On 20 February 2014, the crew of an ATR 72-600 (VH-FVR) being operated by Skywest Airlines for Virgin Australia Regional Airlines on a scheduled passenger flight from Canberra to Sydney as VA657 experienced an in-flight upset during descent in day VMC involving a pitch control disconnect and serious injury to the senior member of the cabin crew. Following recovery, the remainder of the flight was without further event but after flight, extensive structural damage to the aircraft was not discovered and it continued in service operating 13 flights over five days before being grounded for major repairs.

Investigation

An Investigation into the Accident was carried out by the Australian Transport Safety Bureau (ATSB). Initially, it was planned as a shortened investigation but when the extent of the structural damage caused was subsequently advised, it was upgraded to a major investigation. Relevant FDR and CVR data were successfully downloaded and used in the Investigation and equivalent QAR data was made available to the aircraft manufacturer. It took over five years to complete what turned out to be a very complex Investigation which after examining the immediate issues of flight crew performance and continuing airworthiness issues then disclosed contextual airworthiness issues in relation to the aircraft type and, potentially, into general type certification processes. During the Investigation, a Preliminary Report was published on 10 June 2014, and two Interim Reports were published, the first on 15 June 2016 and the second on 5 May 2017.

The Captain had a total of 3,453 hours flying experience almost all of which (2,929 hours) had been gained whilst employed as a pilot operating unspecified aircraft types in the Australian military. The remainder of his experience had all been on the ATR72 having joined Skywest Airlines as a direct entry Captain on the ATR72 and being released for unsupervised line flying on the ATR-72-500 eleven months prior to the accident. After Skywest Airlines had become wholly owned by Virgin Australia Regional Airlines later in 2013 (although continuing operations under its own AOC), he had undertaken the ATR72-600 differences course in August 2013. His civil flying experience at the time of the accident was made up of 241 hours on the ATR72-600 and 282 hours on the ATR72-500.

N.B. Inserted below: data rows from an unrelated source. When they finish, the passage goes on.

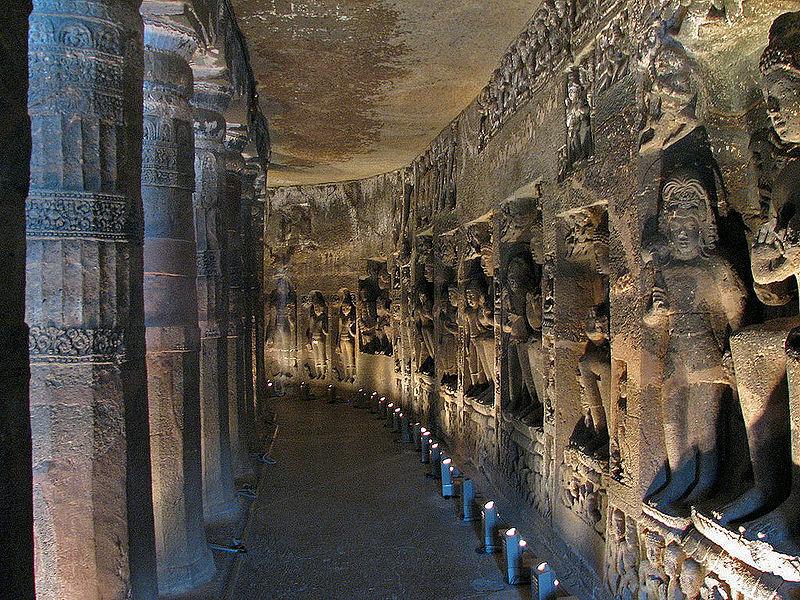 Grotele ilustrează scene din viaţa lui Buddha
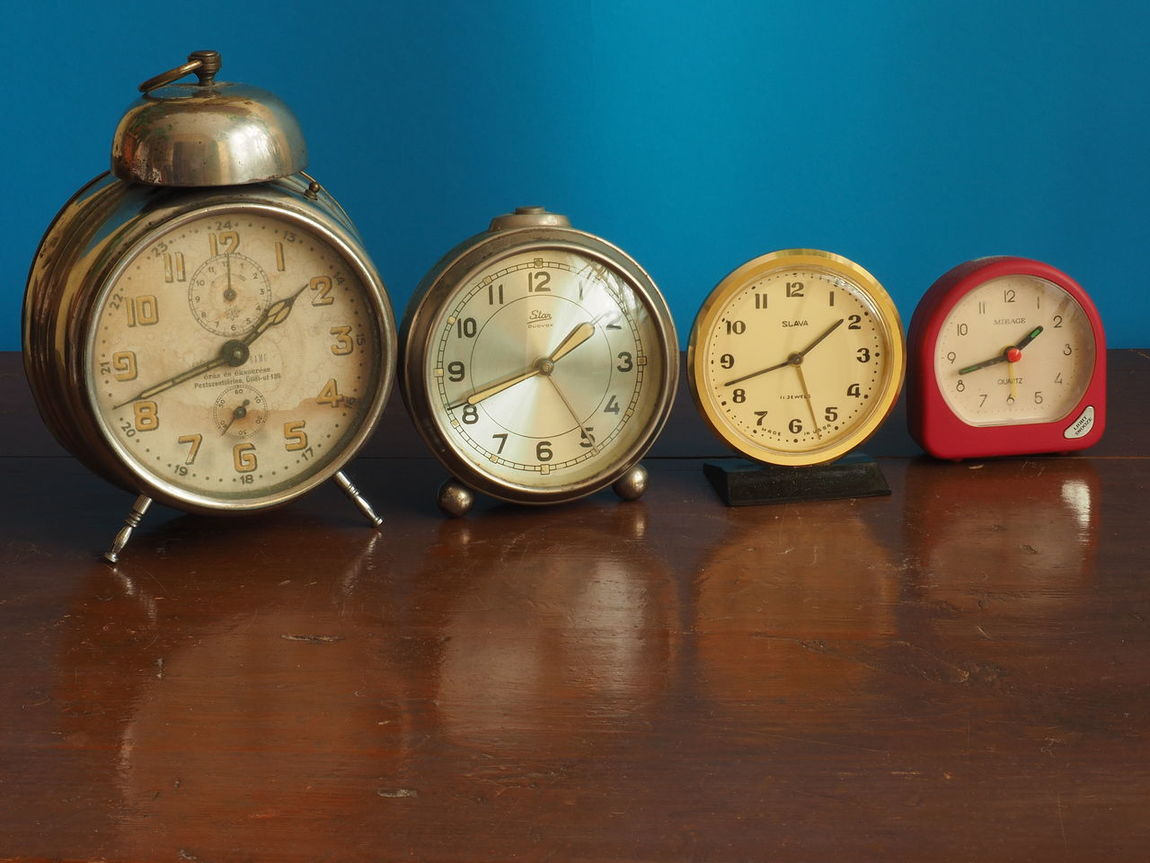 Alarm Clock Alarm Clocks Alarm Clocks Of My Grandmothers Antique Antique Clock Antiques Bella Italia Clock Clock Face Close-up Day Herritage Herritage Of My Grandmothers Hour Hand Lieblingsteil Minute Hand My Previous Alarm Clocks No People The Time Has Expired The Time Has Passed Time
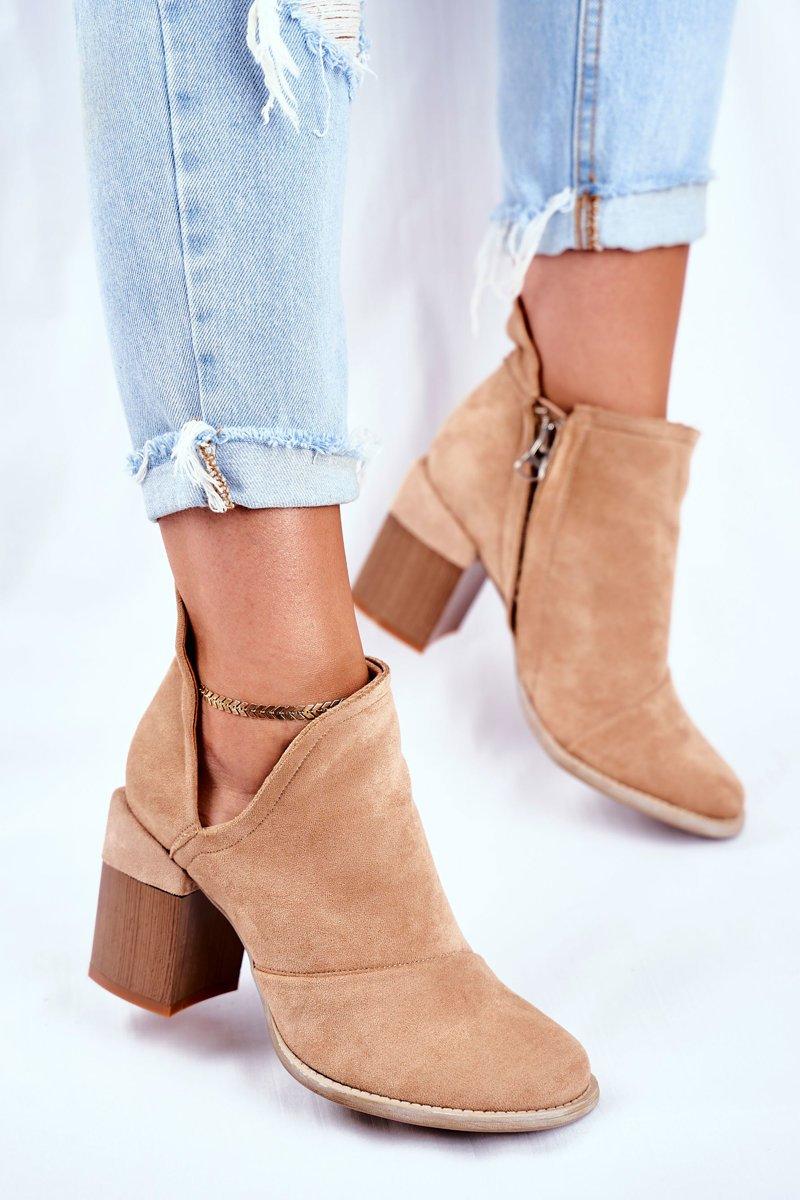 Členkové béžové semišové topánky - 39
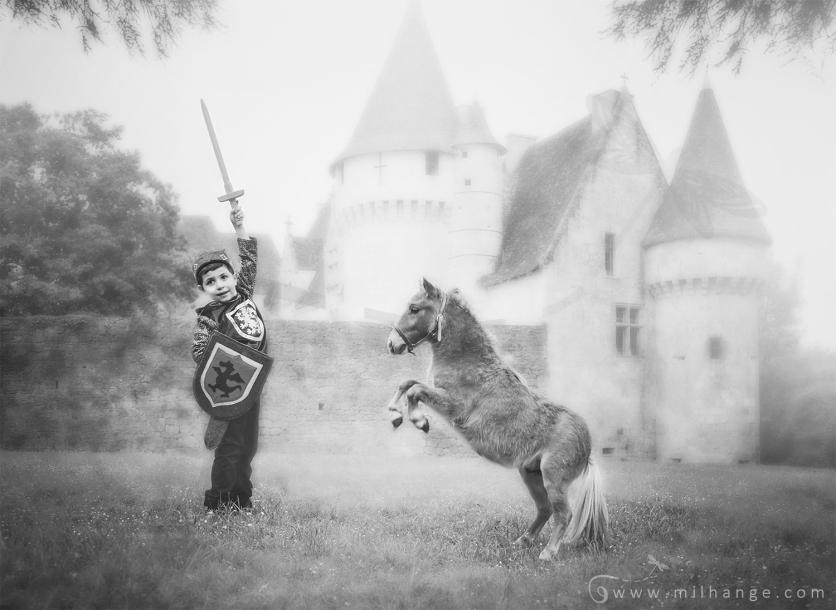 photo-enfant-cheval-feerie-conte-chateau-bridoire-dordogne-4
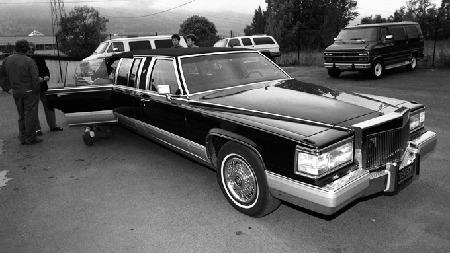 Denne custom-bygde Cadillac Fleetwood Brougham-baserte limousinen med delvis nedfellbart tak gjorde tjeneste som Slottets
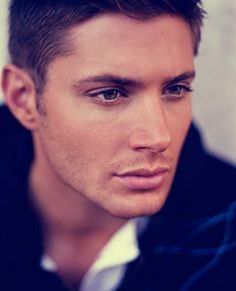 I don't care if you're not a Supernatural fan. You can not tell me this guy right here isn't gorgeous.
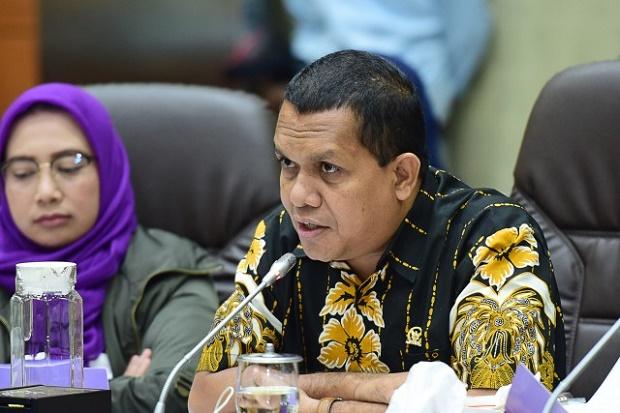 Upah Minimum 2021 Tak Naik, DPR Dorong Pemerintah Berikan Bansos untuk Pekerja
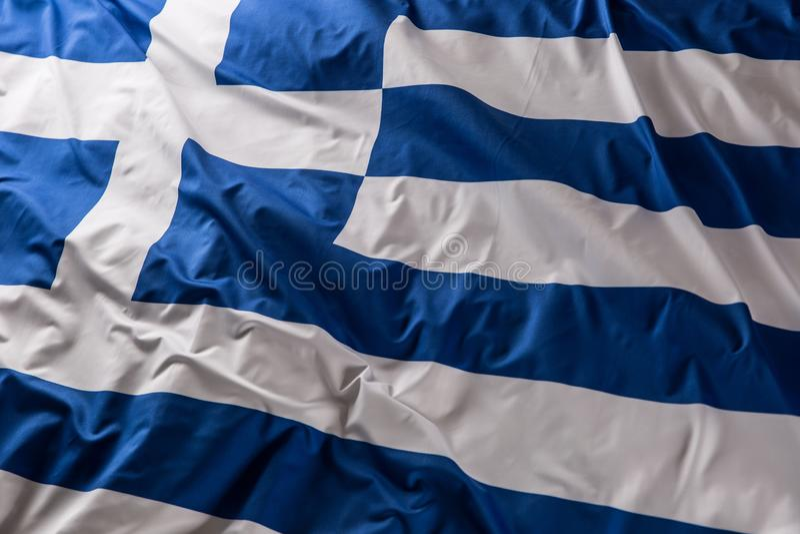 Σημαία της Ελλάδας που κυματίζει στον αέρα - κορυφή της άποψης στοκ φωτογραφίες με δικαίωμα ελεύθερης χρήσης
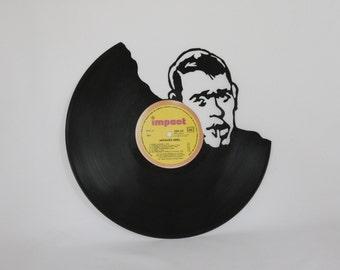 scrolling on vinyl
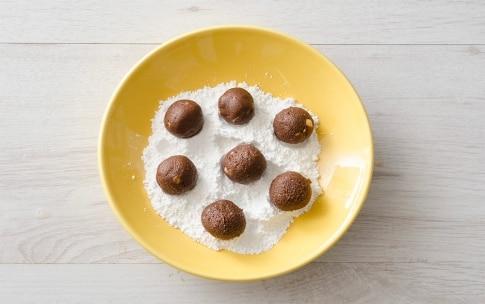 Preparazione Biscotti craquelé al cioccolato e nocciole - Fase 3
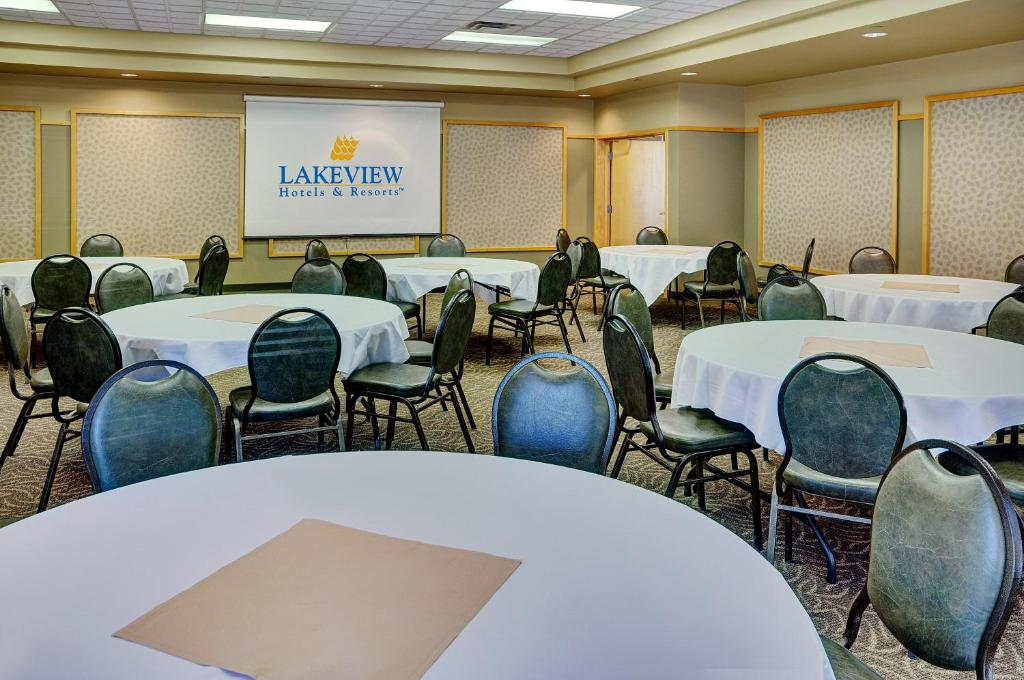 The business area and/or conference room at Lakeview Gimli Resort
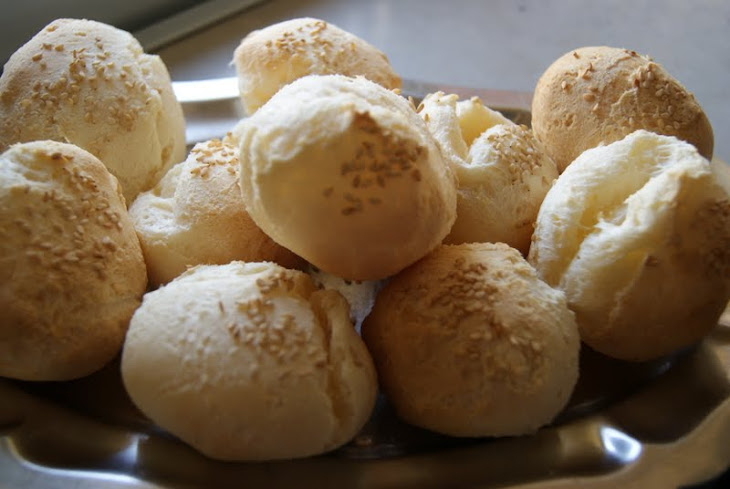 Cheese Buns with Sesame Seeds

The First Officer had a total of 3,816 hours flying experience of which 3,072 hours was on the ATR72 made up of 583 hours on the ATR72-600, 1,607 hours on the ATR72-500 and 882 hours on the ATR72-100/200/210. He had joined Skywest Airlines in April 2012 having already gained 3,046 hours flying experience which had included 686 hours as an ATR42/72 Captain. On joining Skywest, he had initially operated on the ATR72-500 bur had then completed the ATR72-600 differences course. It was noted that “throughout the First Officer’s training records there were notes indicating that he had good aircraft handling/flying skills and situation awareness.

What Happened on the Flight

It was established that the First Officer had been PF and noted that from about 10,600 feet during the descent towards Sydney there had been “operationally non-pertinent conversation” between the pilots initiated primarily by the Captain. During this conversation, the First Officer was attempting to maintain the target airspeed of 235 KIAS with the AP engaged in VS mode. After he had begun to slowly increase power to correct a decrease in speed below the target, it had then, without any concurrent change in power or pitch increased from 228 KIAS to 237 KIAS over about 13 seconds and in response the First Officer reduced power. Initially, this had the desired effect but when the speed started to increase again, he reduced the power to flight idle.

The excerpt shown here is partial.